Birnbaum made his remarks during the opening keynote address of the LinuxWorld/Next Generation Data Center conference that opened Monday. (Disclosure: The conference is run by Network World's parent company IDG).

He said stateless and cloud computing have some overlap and that stateless will intersect with the cloud. He added that for too long that state has been closeted in individual servers and desktops, which has directly contributed to rising IT costs.

Birnbaum said the central idea of stateless computing "is that you have made access to all applications ubiquitous by placing them in an organized file system or namespace much like the World Wide Web is a namespace."

He said it is just like using the URL gmail.com to find Google mail.

"We can do the same thing with applications even if you are talking about an enterprise," he said.
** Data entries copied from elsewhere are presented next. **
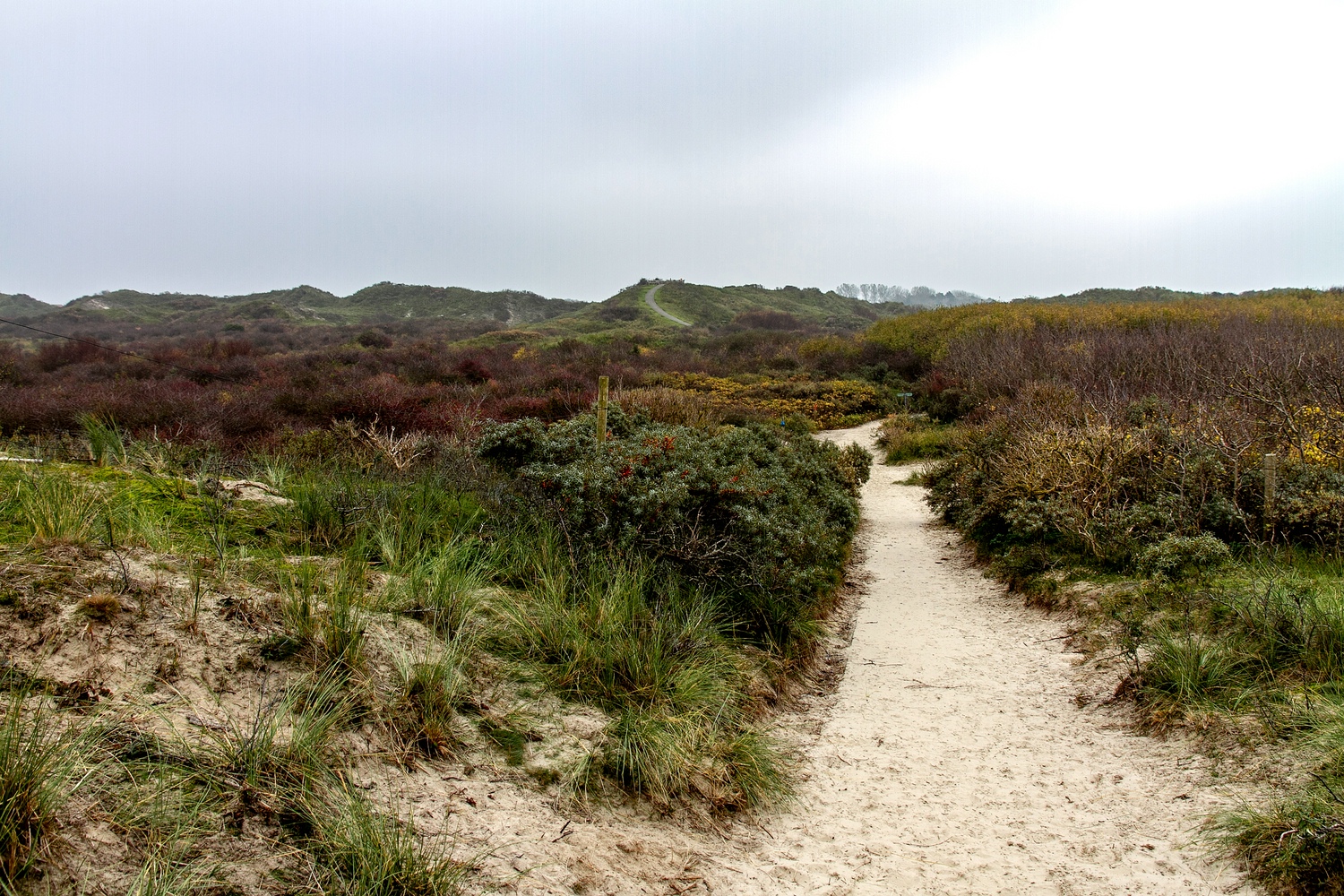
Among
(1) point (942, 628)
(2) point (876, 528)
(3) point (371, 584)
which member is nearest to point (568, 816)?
(3) point (371, 584)

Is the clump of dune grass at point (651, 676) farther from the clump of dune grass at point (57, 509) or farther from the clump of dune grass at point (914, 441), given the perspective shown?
the clump of dune grass at point (914, 441)

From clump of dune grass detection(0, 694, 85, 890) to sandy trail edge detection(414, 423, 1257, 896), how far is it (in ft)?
3.35

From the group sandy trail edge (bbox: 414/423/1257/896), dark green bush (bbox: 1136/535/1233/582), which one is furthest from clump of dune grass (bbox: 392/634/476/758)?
dark green bush (bbox: 1136/535/1233/582)

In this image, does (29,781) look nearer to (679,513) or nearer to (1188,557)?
(679,513)

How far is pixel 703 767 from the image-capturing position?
141 inches

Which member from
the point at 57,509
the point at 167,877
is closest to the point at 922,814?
the point at 167,877

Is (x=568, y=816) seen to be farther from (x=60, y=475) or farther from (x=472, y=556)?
(x=60, y=475)

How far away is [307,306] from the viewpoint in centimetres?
7631

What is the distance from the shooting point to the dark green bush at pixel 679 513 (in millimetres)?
5629

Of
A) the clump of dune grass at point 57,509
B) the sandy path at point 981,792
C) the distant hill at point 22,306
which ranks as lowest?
the sandy path at point 981,792

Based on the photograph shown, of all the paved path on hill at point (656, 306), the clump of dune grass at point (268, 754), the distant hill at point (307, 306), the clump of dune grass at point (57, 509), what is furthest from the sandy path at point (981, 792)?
the distant hill at point (307, 306)

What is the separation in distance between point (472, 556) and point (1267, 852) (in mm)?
4612

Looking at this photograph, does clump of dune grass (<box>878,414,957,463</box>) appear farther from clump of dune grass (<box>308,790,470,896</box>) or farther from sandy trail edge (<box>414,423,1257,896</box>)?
clump of dune grass (<box>308,790,470,896</box>)

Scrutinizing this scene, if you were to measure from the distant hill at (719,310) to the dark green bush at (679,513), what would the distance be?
1723 inches
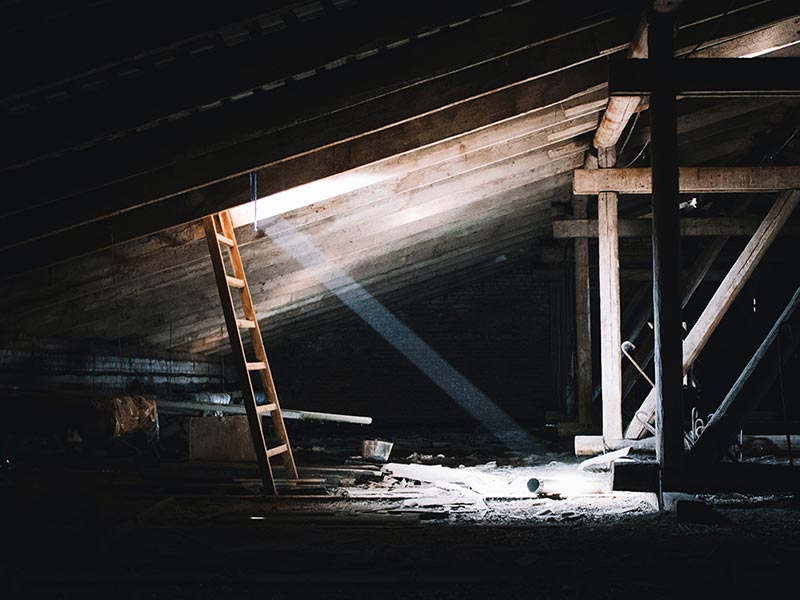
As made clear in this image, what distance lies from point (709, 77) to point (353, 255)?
437 centimetres

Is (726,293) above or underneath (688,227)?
underneath

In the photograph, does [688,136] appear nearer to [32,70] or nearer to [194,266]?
[194,266]

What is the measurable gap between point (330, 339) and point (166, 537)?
9255 millimetres

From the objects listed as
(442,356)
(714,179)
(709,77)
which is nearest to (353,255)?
(714,179)

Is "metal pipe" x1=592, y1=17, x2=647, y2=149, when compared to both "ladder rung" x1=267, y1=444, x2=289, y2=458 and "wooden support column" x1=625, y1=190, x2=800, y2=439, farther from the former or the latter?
"ladder rung" x1=267, y1=444, x2=289, y2=458

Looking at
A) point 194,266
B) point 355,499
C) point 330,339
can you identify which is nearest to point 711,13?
point 355,499

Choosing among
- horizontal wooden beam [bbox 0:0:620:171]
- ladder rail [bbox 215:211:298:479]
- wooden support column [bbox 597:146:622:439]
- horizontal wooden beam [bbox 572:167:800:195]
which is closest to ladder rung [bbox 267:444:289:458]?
ladder rail [bbox 215:211:298:479]

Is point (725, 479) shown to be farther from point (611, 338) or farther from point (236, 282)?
point (236, 282)

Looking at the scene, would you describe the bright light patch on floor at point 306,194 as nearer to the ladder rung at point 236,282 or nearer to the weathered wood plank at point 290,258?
the ladder rung at point 236,282

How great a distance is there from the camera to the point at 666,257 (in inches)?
172

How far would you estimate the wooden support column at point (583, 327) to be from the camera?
8430 millimetres

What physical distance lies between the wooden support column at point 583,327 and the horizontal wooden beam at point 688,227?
18 cm

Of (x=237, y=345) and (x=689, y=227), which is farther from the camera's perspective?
(x=689, y=227)

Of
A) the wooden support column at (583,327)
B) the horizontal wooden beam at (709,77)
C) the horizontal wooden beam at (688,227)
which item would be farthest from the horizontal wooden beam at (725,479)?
the horizontal wooden beam at (688,227)
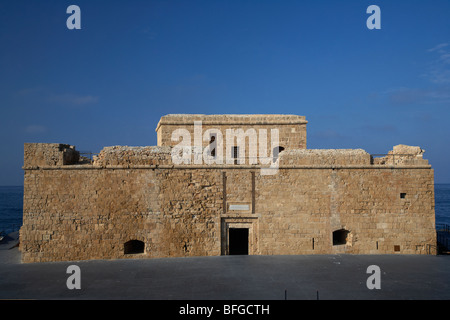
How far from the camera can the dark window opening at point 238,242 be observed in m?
16.4

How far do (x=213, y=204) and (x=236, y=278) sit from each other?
3.83 metres

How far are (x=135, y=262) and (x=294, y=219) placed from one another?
21.7 ft

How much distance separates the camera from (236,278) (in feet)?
36.8

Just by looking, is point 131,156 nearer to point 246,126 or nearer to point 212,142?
point 212,142

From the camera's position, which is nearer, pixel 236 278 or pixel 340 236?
pixel 236 278

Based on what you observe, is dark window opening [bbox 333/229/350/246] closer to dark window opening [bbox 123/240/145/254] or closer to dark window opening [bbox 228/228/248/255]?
dark window opening [bbox 228/228/248/255]

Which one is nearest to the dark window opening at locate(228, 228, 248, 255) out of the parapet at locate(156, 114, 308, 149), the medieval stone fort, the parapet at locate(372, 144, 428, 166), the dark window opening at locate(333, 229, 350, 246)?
the medieval stone fort

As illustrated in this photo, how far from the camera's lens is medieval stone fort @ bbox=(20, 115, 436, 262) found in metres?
13.8

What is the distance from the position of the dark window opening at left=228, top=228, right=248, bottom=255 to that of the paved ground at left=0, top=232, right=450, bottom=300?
248 cm

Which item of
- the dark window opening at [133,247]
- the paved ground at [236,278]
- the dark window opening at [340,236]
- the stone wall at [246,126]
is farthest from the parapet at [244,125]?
the paved ground at [236,278]

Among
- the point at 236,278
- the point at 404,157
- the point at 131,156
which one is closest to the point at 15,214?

Birnbaum said Merrill Lynch is building such a namespace and file system and a set of tools to manage that namespace.

"We call it the enterprise file system but it could be called the application deployment system," he said.

Merrill Lynch has vetted the concept, but Birnbaum admitted the company is still in the development stage.

"The key to this thing is versioning. The idea is you put everything you do in an application library and you put it in this file system. So, therefore, you never have the problem of the software stack or individual execution environments. That is the wrong concept."

With all components in a version namespace companies would build applications utilizing that namespace so all the applications' dependencies can be referenced.

"Every application would know what its dependencies are and they would be serviceable through this global processing. That is a key concept," he said.

Birnbaum said Merrill Lynch has four data centers around the globe and will use a combination of replication and caching to synchronize its file system and to ensure performance.

"That is how you scale a global file system," he said. Even the virtual machines would be stateless. "You stream the components of the application and the operating system to the VM and then RDP the application to the desktop [or server]."
He said a key to this concept is a placement engine, which Merrill Lynch is trying to create.

The engine would be able to find components and deploy the application within the data enter where it would run most effectively based on its constraints such as the amount of memory it requires, the number of CPUs, the amount of time it will be up, on what particular subnet and near which particular data repository it needs to reside.